Kirstenbosch Research Centre, South African National Biodiversity Institute, Cape Town, Western Cape, Republic of South Africa.
PLoS One. 2013 May 23;8(5):e63570. doi: 10.1371/journal.pone.0063570. Print 2013.
We aggregated data on butterfly-host plant associations from existing sources in order to address the following questions: (1) is there a general correlation between host diversity and butterfly species richness?, (2) has the evolution of host plant use followed consistent patterns across butterfly lineages?, (3) what is the common ancestral host plant for all butterfly lineages? The compilation included 44,148 records from 5,152 butterfly species (28.6% of worldwide species of Papilionoidea) and 1,193 genera (66.3%). The overwhelming majority of butterflies use angiosperms as host plants.

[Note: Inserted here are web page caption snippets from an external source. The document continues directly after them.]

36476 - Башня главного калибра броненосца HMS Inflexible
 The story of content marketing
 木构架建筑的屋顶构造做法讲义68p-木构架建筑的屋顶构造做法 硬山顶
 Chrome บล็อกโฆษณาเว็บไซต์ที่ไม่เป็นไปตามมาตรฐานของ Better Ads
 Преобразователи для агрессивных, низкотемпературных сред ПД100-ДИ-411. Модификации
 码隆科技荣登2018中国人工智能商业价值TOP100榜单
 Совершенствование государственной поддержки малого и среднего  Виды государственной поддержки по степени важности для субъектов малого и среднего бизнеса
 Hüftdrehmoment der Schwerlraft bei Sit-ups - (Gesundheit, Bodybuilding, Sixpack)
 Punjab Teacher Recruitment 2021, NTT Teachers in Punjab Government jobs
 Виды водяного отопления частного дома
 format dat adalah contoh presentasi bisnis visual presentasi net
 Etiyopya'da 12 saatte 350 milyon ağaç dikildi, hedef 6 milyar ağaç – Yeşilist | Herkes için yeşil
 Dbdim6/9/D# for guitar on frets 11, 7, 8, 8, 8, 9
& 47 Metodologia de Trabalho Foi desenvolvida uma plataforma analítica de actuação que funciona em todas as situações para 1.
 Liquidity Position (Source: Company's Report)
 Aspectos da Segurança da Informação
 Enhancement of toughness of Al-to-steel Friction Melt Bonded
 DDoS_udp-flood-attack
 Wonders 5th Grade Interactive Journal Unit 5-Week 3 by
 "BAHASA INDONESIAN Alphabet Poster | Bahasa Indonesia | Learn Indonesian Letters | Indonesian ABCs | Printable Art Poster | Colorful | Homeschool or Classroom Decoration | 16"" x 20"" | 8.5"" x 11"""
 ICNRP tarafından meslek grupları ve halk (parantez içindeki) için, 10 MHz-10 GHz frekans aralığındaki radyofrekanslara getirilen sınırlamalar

Fabales is used by most species (1,007 spp.) from all seven butterfly families and most subfamilies, Poales is the second most frequently used order, but is mostly restricted to two species-rich subfamilies: Hesperiinae (56.5% of all Hesperiidae), and Satyrinae (42.6% of all Nymphalidae). We found a significant and strong correlation between host plant diversity and butterfly species richness. A global test for congruence (Parafit test) was sensitive to uncertainty in the butterfly cladogram, and suggests a mixed system with congruent associations between Papilionidae and magnoliids, Hesperiidae and monocots, and the remaining subfamilies with the eudicots (fabids and malvids), but also numerous random associations. The congruent associations are also recovered as the most probable ancestral states in each node using maximum likelihood methods. The shift from basal groups to eudicots appears to be more likely than the other way around, with the only exception being a Satyrine-clade within the Nymphalidae that feed on monocots. Our analysis contributes to the visualization of the complex pattern of interactions at superfamily level and provides a context to discuss the timing of changes in host plant utilization that might have promoted diversification in some butterfly lineages.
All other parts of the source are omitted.